TO DO
Retype all of the listing exactly, passing over any picture you find.

GIVEN DATA
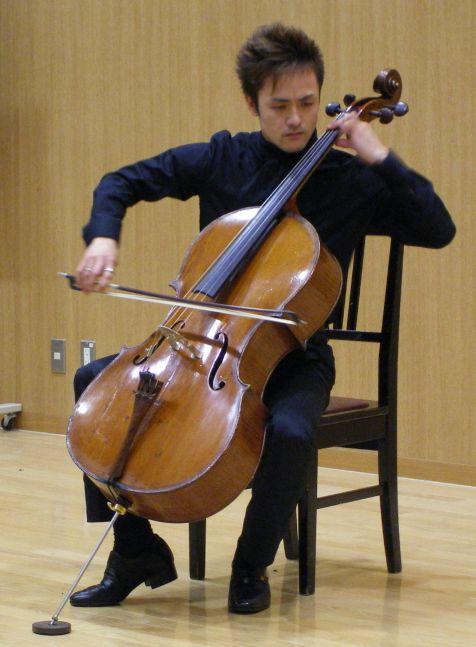 オープンキャンパスと無伴奏チェロ組曲_c0025115_2149368.jpg
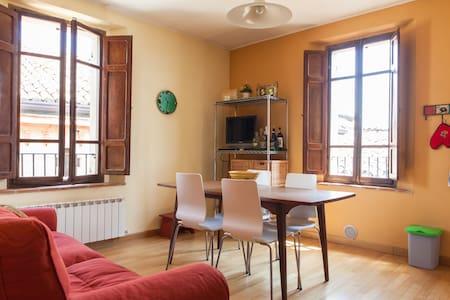 Medieval village, 3rd floor apt. - Compignano - Apartment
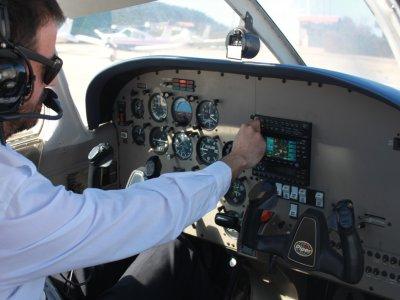 雷克纳3航班的红男爵启动课程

RESULT FOR THIS EXERCISE
 オープンキャンパスと無伴奏チェロ組曲_c0025115_2149368.jpg
 Medieval village, 3rd floor apt. - Compignano - Apartment
 雷克纳3航班的红男爵启动课程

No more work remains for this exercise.